AUSGEWÄHLTER TEXTAUSZUG:
========================================

Statt nur noch einen Programmdirektor zu installieren, konsequent aus dem Inhalt (und nicht wie heute in gegeneinander abgeschotteten Radio- und TV-Sendungen) zu planen, will Buhrow die einzelnen Bereiche lieber "Schritt für Schritt" zusammenführen. "Alles andere wäre zu viel Verschleiß", fürchtet der Intendant. Dass Buhrow für die Zusammenlegung von Radio und TV unter anderem die vom WDR betreuten ARD-Auslandsstudios in Brüssel, Moskau und New York nannte, dürfte Insider schmunzeln lassen: Die New Yorker Adresse, die der WDR sich 1999 zulegte (ARD German Television, 633 Third Avenue, achter Stock) gilt als Musterbeispiel öffentlich-rechtlicher Verschwendung. Für eine Handvoll Mitarbeiter wurden fast 2000 Qudratmeter zu einem Preis von etwa vier Millionen Dollar erworben. Faktisch subventionierte der WDR mit dem (damals) überteuerten Kauf den Vorbesitzer, eine chinesische Staats-Fluglinie. Auf solche Leichen im Keller wird Buhrow häufiger treffen, wenn er die Struktur des WDR in Angriff nimmt.

========================================

GESPEICHERTE DATEN:
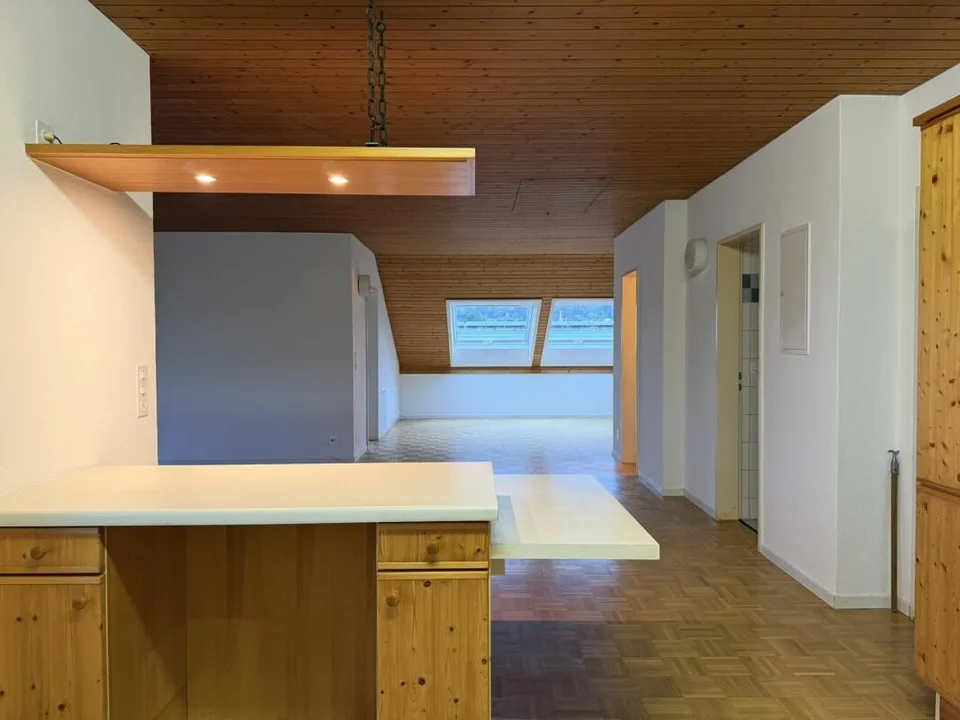 Charmante 3.5-Zi.-Dachwohnung mit Cheminée in Menziken AG – Foto 2 von 13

========================================

AUFGABENSTELLUNG:
Führe den Text über Buhrows Pläne für den WDR nach seinem letzten Satz weiter. Die Daten stehen in keinem Zusammenhang mit dem Text über Buhrows Pläne für den WDR.

LÖSUNG:
Auch inhaltlich scheut Buhrow vor dem großen Wurf zurück: Statt eine übergreifende Redaktion für investigativen Journalismus zu installieren, soll zwei Jahre lang eine "Anlaufstelle" für Hinweise erprobt werden. "Wenn wir jetzt eine feste Redaktion geschaffen hätten, hätte das zu viel Unruhe erzeugt", glaubt der frühere "Tagesthemen"-Moderator. Diese Einschätzung spricht Bände darüber, für wie herausfordernd Tom Buhrow die Einleitung eines kulturellen Wandels hin zu der Einsicht hält, dass jeder Bereich und jede Welle auf die "Marke WDR" einzahlen muss, statt beständig das eigene Süppchen zu kochen.

(RP)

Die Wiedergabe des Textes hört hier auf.